The indexed ADE for the financial year 2010–2011 was just 2.11% higher than actual ADE. At present, very few studies are available to compare the indexed ADE, but still this figure is less as compared to the previous study where it was 2.84%.[16] This may be attributed to smaller drug formulary of our hospital and to some extent, the continuous efforts made by us to satisfy the healthcare needs of our area within limitation of budget of medical store. The inflation index represents the general trend and is not constant for all commodities. In developing country where the value for money is changing every day, the purchasing power of the currency is also changing. Due to this impact, the item which cost low in the current year will cost more in the forthcoming years. Hence, the application of CII makes sense for prediction of the drug expenditure with the use of inflation factor. As the inflation factor for the future years cannot be predicted in advance, hence the drug expenditure prediction for the forthcoming years cannot be done with CII but it can be done better using regression analysis. Therefore, the ADE for the forthcoming years was estimated using regression analysis.

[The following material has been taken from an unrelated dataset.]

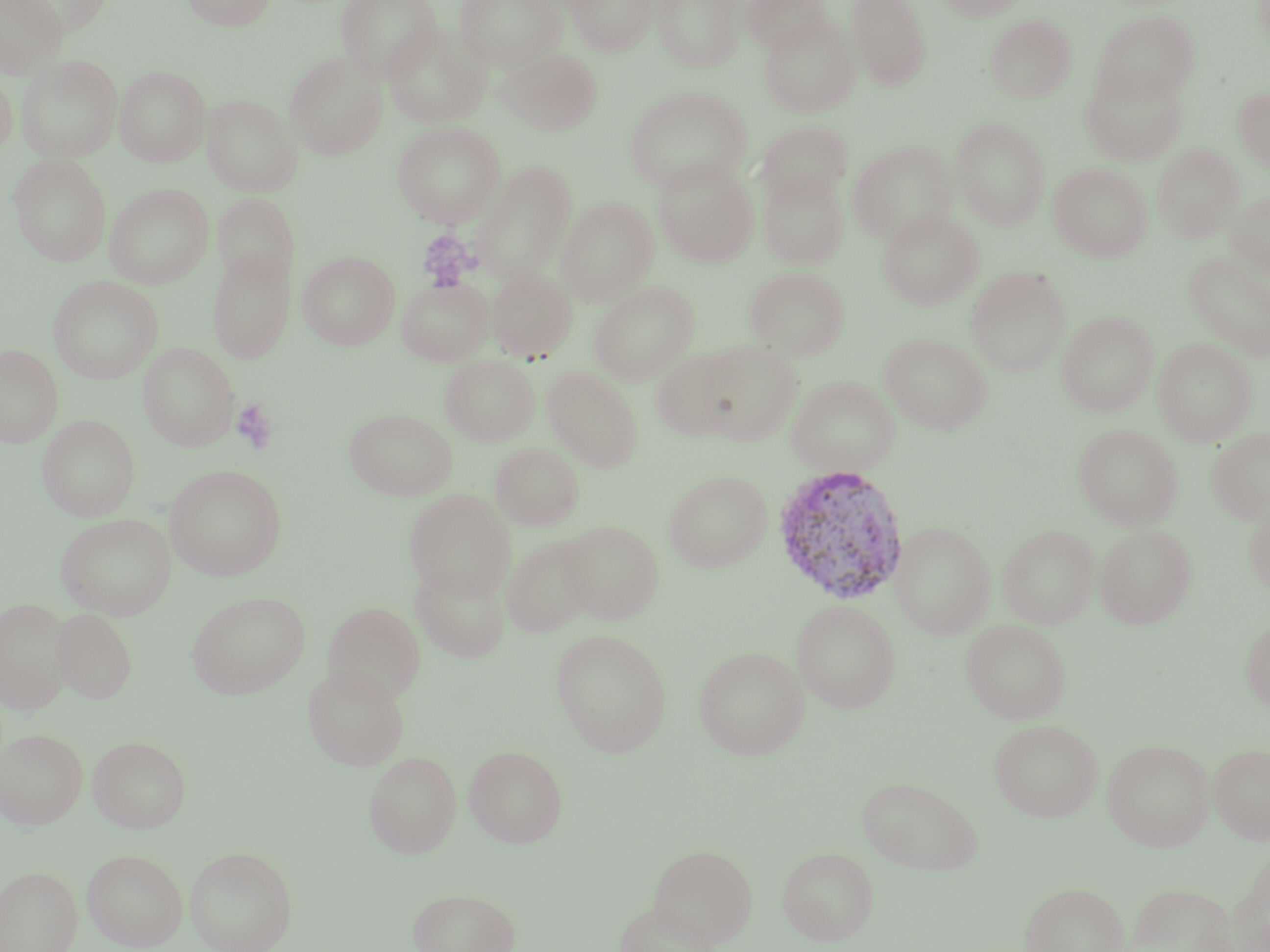
Summary:
  - Coordinate format: approximate bounding boxes as [x1, y1, x2, y2] in pixels
  - Plasmodium vivax-infected red blood cell locations: [771, 463, 911, 606]
  - Platelet locations: [417, 228, 476, 290], [230, 398, 278, 454]
  - Uninfected red blood cell locations: [0, 0, 67, 78], [10, 0, 114, 36], [181, 0, 276, 30], [335, 0, 441, 81], [454, 0, 565, 72], [566, 0, 659, 55], [652, 0, 746, 71], [742, 0, 831, 54], [846, 0, 932, 89], [937, 0, 1026, 21], [1091, 10, 1198, 105], [759, 15, 860, 117], [986, 15, 1076, 102], [382, 22, 491, 128], [496, 48, 601, 135], [284, 52, 388, 159], [17, 55, 122, 162], [115, 66, 210, 166], [0, 67, 16, 159], [1080, 68, 1188, 167], [624, 86, 751, 193], [1233, 86, 1270, 172], [202, 95, 302, 196], [951, 117, 1050, 229], [757, 121, 852, 206], [393, 122, 505, 227], [848, 141, 958, 245], [1152, 144, 1244, 242], [9, 153, 112, 266], [470, 160, 577, 284], [653, 160, 759, 268], [1049, 163, 1152, 261], [758, 169, 849, 269], [105, 184, 213, 288], [1227, 190, 1270, 280], [212, 193, 299, 287], [555, 197, 658, 304], [878, 210, 984, 309], [208, 246, 295, 363], [298, 251, 399, 349], [1185, 252, 1270, 361], [745, 266, 849, 359], [967, 266, 1071, 377], [487, 268, 576, 361], [49, 276, 163, 383], [397, 278, 492, 365], [589, 281, 699, 385], [1057, 311, 1158, 417], [880, 333, 991, 433], [1153, 338, 1256, 446], [694, 341, 803, 445], [139, 343, 239, 450], [0, 344, 63, 447], [651, 348, 743, 439], [440, 356, 539, 445], [543, 366, 643, 471], [786, 376, 899, 477], [345, 408, 457, 500], [38, 415, 139, 521], [1073, 424, 1182, 530], [1206, 428, 1270, 525], [490, 442, 584, 529], [165, 464, 287, 580], [664, 470, 772, 572], [404, 490, 514, 599], [1244, 498, 1270, 599], [55, 513, 176, 619], [559, 520, 664, 623], [890, 522, 995, 638], [998, 525, 1099, 628], [1095, 525, 1196, 628], [502, 534, 597, 637], [410, 562, 511, 663], [187, 591, 310, 698], [0, 596, 72, 714], [791, 600, 901, 713], [323, 602, 426, 704], [53, 608, 137, 704], [1241, 615, 1270, 712], [961, 620, 1071, 723], [551, 629, 672, 756], [694, 645, 809, 759], [303, 664, 410, 770], [989, 719, 1103, 821], [0, 727, 88, 829], [88, 735, 191, 832], [1102, 739, 1214, 851], [1208, 742, 1270, 843], [464, 745, 568, 847], [364, 751, 461, 858], [857, 776, 982, 874], [648, 843, 757, 947], [185, 845, 298, 952], [1223, 845, 1270, 952], [777, 846, 879, 945], [82, 849, 187, 950], [0, 866, 82, 952], [1020, 882, 1128, 952], [1123, 883, 1239, 952], [408, 887, 521, 952], [614, 901, 719, 952]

One of the secondary objectives of inventory management is the financial forecasting for the forthcoming years. In Government institutions where the financial resources are already fixed, planning can be done for the future based on the economic data of today. However, such planning does not include the inclusion and exclusion of any drug in inventory or any unavoidable circumstances such as epidemic which can then cause economic burden. In such cases, we recommend to spare 5% of the total budget. Moreover, the forecasting of ADE for the future years using the ADE of the previous year's helps us to visualize the increasing trend in the consumption of the budget. This also helps for justifying the demand of increased budget during allocation of the budget in government institutions for next year. We found coefficient of determination (r2) as 0.92 which suggest that 92% of the variation is shared between financial years and forecasted budget, respectively. The application of CII which includes the inflation factor also gives another justification for the increased claim for the budget. Forecasting of the budget for coming years helps in deciding the policies in advance to curb the deficiency of drugs and to satisfy the healthcare needs of society. Hence, economic analysis plays a pivotal role in the management of medical store. Thus, we recommend that ABC-VED analysis along with EOQ and integrated economic analysis should be strictly followed in every government medical college to utilize the available limited budget for maximum gains.

CONCLUSION

ABC-VED analysis identifies drugs requiring stringent control for the optimal use of resources. Due to inflation, total expenditure for the drugs is increased each year which supports the higher budgetary requirement for the forthcoming years. At the same time, forecasting of budget helps for better management of medical store. Hence, ABC-VED along with EOQ and integrated economic analysis optimizes the costs of medicare services besides making materials available to the patients which can increase the quality of healthcare services.

Footnotes

Source of Support: Nil

Conflict of Interest: None declared.